The Men in My Life (2017) chronicled acting classes, early marriages, addictions, ambition, grief, and the wild, seductive energy of 1950s Manhattan.
She became a suicide-prevention advocate, having survived what most families never recover from.
She partnered in work and life with playwright Mel Arrighi until his death in 1986, and later with photographer Tom Palumbo, whose rediscovered work she curated into a book in 2018. She never stopped making things — plays, books, essays — even while watching the people she loved disappear one by one.
The Final Act
Patricia Bosworth died on April 2, 2020, in New York City, from pneumonia and complications of COVID-19, just shy of her 87th birthday. The pandemic had only just begun its sweep through the city she adored. Her final book project, Protest Song, about Paul Robeson and federal anti-lynching legislation, remained unfinished.

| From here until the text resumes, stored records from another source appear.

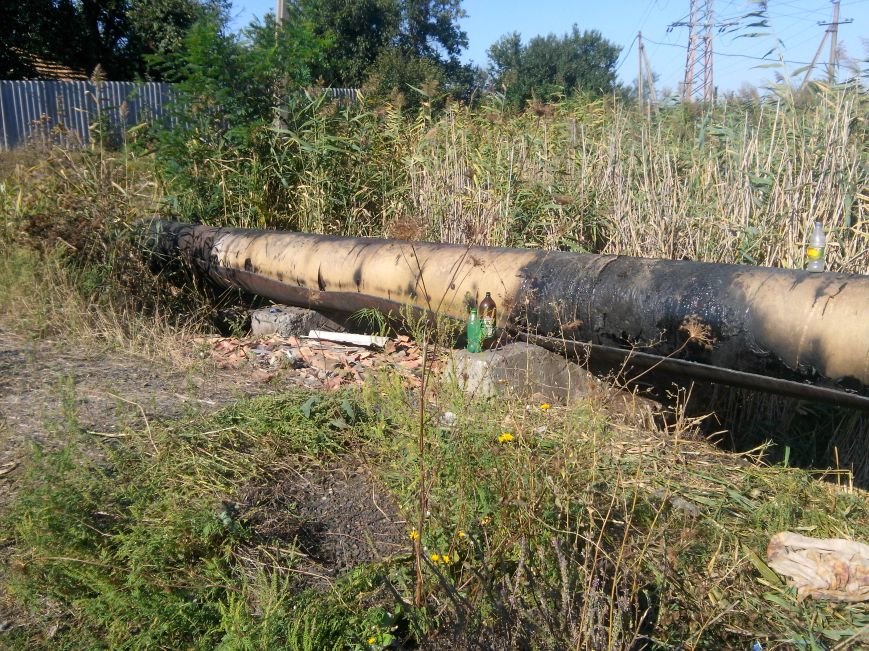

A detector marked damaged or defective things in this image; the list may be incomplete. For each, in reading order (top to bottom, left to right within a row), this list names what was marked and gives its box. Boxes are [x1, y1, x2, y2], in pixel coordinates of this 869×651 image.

large corroded pipe [144, 220, 868, 392]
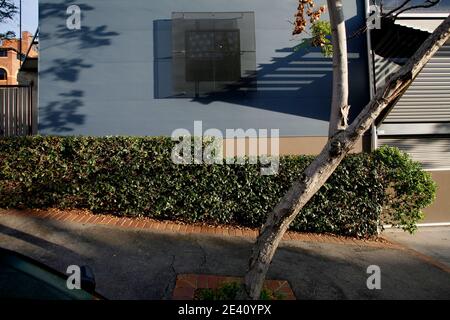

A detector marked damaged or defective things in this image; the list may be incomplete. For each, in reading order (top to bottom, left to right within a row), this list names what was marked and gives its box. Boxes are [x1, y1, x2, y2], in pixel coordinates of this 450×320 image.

cracked concrete pavement [0, 212, 448, 300]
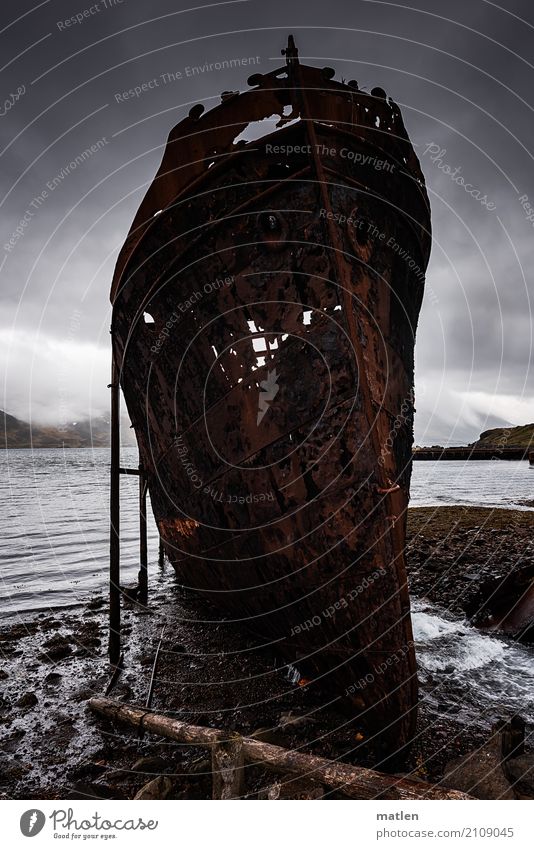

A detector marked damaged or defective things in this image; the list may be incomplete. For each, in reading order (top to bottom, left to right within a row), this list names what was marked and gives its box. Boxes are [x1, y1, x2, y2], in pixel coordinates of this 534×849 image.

rusted shipwreck hull [111, 36, 434, 760]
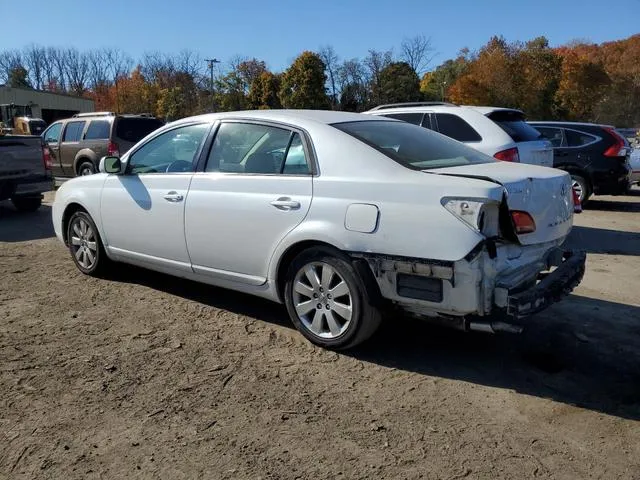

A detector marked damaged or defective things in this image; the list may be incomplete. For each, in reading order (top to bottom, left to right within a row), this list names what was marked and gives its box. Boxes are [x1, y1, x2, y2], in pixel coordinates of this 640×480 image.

It would have been a hell of a book.
She lived a life of chapters, not acts — from acting to journalism to biography, from privilege to blacklist fallout, from glamour to grief, from Broadway marquees to the wards of Mount Sinai West. She wrote about other people’s tragedies because she understood her own. She told the truth with tenderness when she could and with steel when she had to.
Patricia Bosworth didn’t just record American cultural history — she survived it.